The Infosys Prize 2017 for Humanities is awarded to the distinguished literary scholar Prof. Ananya Jahanara Kabir for her highly original explorations of the long-standing historical elements - conceptual, social and cultural - in colonial modernity, and for her subtle and insightful ethnography of cultural and political life in Kashmir.
What’s Past Is Prologue
Scope and Impact of Work
Prof. Kabir’s superb scholarly writings, ranging from her major book Territory of Desire: Representing the Valley of Kashmir (2009) to her essays on colonial modernity, cover a wide range of fields —history, literature, cultural studies, politics and political economy, and the moral ethnography of the Kashmiri people. They reveal the extent to which the reach of modernity, even if it is relatively comprehensive, is filled with pockets of residual pre-modernity.
Kabir’s writing on the colonial modern explores this through the work of Tacitus and mediaeval conceptions of sacralised nature and village life and collective organization. She invokes and elaborates on notions of enchantment that suffuse the world and the human subject even at the heart of capitalistic development and control.
An indispensable significance of Kabir’s work is that this penetrating account makes us question the pervasive concentration on the criticism of tradition from the point of view of modernity. What she presents is the real possibility that there may be in the interstices of modernity, elements of tradition that can provide critical resources for our understanding of modernity and for putting constraints on it that may be wise and humane.
The originality and sensitivity of Prof. Kabir’s mind is equally present in her shrewd understanding of the everyday culture and representational features of the Kashmiri land and its borders. The subtlety and independence of her work and her far-reaching insights that demand recognition and celebration.
Prof. Ananya Jahanara Kabir is Professor of English literature at King’s College London, but her research extends well beyond English literature. Many of her research involvements have been moored in Indian literary and cultural subjects, but she has also emerged as a leading voice in international comparative literature, which she has increasingly extended to African cultural production and thought.

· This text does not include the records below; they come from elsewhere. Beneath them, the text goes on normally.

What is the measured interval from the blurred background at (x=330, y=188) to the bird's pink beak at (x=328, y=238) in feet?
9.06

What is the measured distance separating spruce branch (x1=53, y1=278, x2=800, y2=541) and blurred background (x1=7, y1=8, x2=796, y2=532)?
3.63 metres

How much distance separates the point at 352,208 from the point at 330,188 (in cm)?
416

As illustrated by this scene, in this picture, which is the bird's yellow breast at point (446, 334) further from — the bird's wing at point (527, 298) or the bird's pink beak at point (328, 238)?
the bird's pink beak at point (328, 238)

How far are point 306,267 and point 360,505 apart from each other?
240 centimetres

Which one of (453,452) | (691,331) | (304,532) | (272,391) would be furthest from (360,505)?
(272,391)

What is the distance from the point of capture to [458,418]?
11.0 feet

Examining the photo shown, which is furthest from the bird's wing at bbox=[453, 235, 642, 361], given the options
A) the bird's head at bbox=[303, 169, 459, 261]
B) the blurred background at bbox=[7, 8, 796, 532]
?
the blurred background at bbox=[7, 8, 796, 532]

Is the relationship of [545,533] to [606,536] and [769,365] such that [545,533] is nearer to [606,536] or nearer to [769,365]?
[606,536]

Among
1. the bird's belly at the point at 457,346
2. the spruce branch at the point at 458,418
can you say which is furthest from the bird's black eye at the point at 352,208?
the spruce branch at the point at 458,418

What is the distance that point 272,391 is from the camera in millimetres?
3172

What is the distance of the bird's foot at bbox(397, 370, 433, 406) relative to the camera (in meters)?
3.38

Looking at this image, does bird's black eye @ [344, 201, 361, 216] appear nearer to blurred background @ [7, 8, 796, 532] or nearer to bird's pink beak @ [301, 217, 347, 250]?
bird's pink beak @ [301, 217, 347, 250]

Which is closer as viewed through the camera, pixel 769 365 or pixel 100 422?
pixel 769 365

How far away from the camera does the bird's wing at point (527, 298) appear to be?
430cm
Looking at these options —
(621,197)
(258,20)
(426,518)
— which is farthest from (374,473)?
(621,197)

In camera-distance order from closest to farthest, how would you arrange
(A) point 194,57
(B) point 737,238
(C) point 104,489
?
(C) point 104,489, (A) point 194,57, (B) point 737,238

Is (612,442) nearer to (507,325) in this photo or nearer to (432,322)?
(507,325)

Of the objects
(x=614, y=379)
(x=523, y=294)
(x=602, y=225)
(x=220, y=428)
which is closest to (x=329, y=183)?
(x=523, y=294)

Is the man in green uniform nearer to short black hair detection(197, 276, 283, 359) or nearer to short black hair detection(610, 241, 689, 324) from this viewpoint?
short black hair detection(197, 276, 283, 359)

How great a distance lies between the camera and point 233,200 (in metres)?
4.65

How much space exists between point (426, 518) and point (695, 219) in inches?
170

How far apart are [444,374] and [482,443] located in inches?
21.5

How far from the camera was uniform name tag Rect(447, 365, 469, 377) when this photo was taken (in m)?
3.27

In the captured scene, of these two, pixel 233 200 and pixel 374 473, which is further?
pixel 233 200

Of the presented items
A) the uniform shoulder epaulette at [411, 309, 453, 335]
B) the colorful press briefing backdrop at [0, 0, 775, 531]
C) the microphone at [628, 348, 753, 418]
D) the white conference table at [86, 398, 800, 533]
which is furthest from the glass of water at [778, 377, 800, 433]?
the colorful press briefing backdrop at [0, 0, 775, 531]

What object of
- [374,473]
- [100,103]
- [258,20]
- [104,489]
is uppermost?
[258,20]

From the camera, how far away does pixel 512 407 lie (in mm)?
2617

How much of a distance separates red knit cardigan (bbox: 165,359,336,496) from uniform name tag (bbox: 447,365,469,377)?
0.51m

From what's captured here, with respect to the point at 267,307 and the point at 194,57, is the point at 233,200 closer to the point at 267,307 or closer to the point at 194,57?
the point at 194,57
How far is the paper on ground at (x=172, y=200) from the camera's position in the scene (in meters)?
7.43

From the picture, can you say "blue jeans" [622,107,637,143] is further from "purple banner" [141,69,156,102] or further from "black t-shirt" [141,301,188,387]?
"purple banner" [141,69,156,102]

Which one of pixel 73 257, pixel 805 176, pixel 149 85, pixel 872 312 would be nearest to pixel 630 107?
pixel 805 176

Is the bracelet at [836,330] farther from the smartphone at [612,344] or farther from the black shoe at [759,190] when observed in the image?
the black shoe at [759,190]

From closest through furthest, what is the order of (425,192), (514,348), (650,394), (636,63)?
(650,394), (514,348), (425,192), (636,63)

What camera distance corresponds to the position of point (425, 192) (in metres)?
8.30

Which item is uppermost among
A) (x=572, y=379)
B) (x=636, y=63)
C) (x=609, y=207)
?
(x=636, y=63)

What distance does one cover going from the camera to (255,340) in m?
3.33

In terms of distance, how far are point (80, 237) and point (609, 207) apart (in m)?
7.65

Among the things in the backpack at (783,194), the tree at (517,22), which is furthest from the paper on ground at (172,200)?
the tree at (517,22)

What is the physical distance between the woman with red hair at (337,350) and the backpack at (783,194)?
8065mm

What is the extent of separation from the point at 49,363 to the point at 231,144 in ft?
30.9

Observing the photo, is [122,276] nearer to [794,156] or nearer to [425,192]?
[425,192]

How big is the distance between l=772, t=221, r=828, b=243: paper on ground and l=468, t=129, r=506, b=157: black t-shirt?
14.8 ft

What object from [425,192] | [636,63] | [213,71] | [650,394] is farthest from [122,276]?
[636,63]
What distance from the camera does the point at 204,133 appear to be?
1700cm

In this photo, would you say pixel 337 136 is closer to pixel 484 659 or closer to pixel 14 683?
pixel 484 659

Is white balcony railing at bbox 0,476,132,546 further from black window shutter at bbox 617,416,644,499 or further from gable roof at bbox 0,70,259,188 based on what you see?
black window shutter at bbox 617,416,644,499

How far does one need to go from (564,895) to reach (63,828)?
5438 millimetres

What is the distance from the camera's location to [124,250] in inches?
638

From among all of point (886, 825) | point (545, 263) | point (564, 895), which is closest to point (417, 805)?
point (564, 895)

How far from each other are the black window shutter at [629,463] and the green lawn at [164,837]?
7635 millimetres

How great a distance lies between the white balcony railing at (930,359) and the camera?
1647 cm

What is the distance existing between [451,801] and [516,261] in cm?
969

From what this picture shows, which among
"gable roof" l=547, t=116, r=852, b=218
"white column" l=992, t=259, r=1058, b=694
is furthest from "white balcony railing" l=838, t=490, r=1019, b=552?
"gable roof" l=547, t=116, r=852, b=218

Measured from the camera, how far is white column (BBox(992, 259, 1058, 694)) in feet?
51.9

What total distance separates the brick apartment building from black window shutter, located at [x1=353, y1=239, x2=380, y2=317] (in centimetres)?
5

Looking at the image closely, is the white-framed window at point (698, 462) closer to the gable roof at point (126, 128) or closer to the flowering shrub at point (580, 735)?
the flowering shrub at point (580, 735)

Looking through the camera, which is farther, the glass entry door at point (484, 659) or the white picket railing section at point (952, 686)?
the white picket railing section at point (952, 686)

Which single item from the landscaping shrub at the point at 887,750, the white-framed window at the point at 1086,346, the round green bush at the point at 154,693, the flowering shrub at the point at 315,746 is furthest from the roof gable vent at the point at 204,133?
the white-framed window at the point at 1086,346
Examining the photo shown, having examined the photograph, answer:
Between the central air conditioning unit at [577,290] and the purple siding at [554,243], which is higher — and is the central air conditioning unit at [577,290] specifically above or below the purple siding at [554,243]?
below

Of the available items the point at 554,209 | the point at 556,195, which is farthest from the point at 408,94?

Prof. Kabir spent her graduate and doctoral years at the Universities of Calcutta, Oxford, and Cambridge. In 1997 she was elected to a Prize Fellowship of Trinity College Cambridge in recognition of her research on early Anglo-Saxon literature. In 2011, she was appointed Professor of the Humanities at the School of English, University of Leeds, and joined the Department of English at King’s College London in April 2013.
Prof. Kabir has extensively investigated migrations and diasporic communities, and as part of an AHRC fellowship programme, she co-curated the multi-sited art exhibition, ‘Kismet and Karma: South Asian Women Artists Respond to Conflict’. Further illustration of her varied academic interests can be found in her monograph on the Partition of India and her current research project on Afro-diasporic rhythm cultures and modernity, funded by a European Research Council Advanced Grant.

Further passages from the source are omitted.